▶ _Task details_
Pick out each line in the rows below that contains the word "jacket" and copy those lines in full.

[Spatial data with pictures]

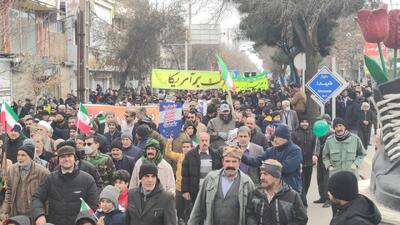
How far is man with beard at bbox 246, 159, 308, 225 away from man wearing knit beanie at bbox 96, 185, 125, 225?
1425 mm

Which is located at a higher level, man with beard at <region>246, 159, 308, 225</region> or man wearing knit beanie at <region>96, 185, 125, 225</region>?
man with beard at <region>246, 159, 308, 225</region>

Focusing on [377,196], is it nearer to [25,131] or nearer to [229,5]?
[25,131]

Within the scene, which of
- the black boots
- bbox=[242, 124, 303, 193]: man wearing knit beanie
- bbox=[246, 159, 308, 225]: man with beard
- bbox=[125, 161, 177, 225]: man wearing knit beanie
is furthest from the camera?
bbox=[242, 124, 303, 193]: man wearing knit beanie

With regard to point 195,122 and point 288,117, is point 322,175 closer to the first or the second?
point 195,122

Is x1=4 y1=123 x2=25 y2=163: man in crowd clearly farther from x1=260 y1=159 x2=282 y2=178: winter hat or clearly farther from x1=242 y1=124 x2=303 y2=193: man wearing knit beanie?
x1=260 y1=159 x2=282 y2=178: winter hat

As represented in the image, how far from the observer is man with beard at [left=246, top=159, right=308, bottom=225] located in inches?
205

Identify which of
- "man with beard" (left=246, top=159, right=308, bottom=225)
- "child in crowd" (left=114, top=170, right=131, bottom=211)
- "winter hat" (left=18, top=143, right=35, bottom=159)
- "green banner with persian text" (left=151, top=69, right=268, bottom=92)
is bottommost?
"child in crowd" (left=114, top=170, right=131, bottom=211)

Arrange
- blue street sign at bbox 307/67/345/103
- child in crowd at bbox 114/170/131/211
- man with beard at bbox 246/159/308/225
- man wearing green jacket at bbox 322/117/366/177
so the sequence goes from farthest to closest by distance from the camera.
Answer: blue street sign at bbox 307/67/345/103 < man wearing green jacket at bbox 322/117/366/177 < child in crowd at bbox 114/170/131/211 < man with beard at bbox 246/159/308/225

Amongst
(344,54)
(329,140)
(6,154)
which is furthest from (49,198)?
(344,54)

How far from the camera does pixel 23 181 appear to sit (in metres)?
6.82

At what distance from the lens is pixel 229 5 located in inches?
797

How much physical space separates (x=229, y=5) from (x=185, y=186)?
12.8 m

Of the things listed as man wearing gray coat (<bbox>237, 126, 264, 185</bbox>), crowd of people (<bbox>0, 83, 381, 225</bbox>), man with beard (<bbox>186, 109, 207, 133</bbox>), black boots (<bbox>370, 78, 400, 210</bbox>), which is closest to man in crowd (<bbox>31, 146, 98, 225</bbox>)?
crowd of people (<bbox>0, 83, 381, 225</bbox>)

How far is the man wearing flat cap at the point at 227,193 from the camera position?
5820 mm
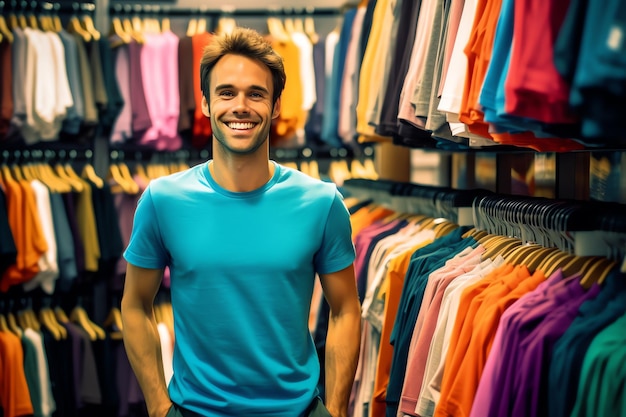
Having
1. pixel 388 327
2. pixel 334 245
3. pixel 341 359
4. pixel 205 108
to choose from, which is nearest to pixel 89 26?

▶ _Response_
- man wearing green jacket at bbox 322/117/366/177
Answer: blue street sign at bbox 307/67/345/103 < man wearing green jacket at bbox 322/117/366/177 < child in crowd at bbox 114/170/131/211 < man with beard at bbox 246/159/308/225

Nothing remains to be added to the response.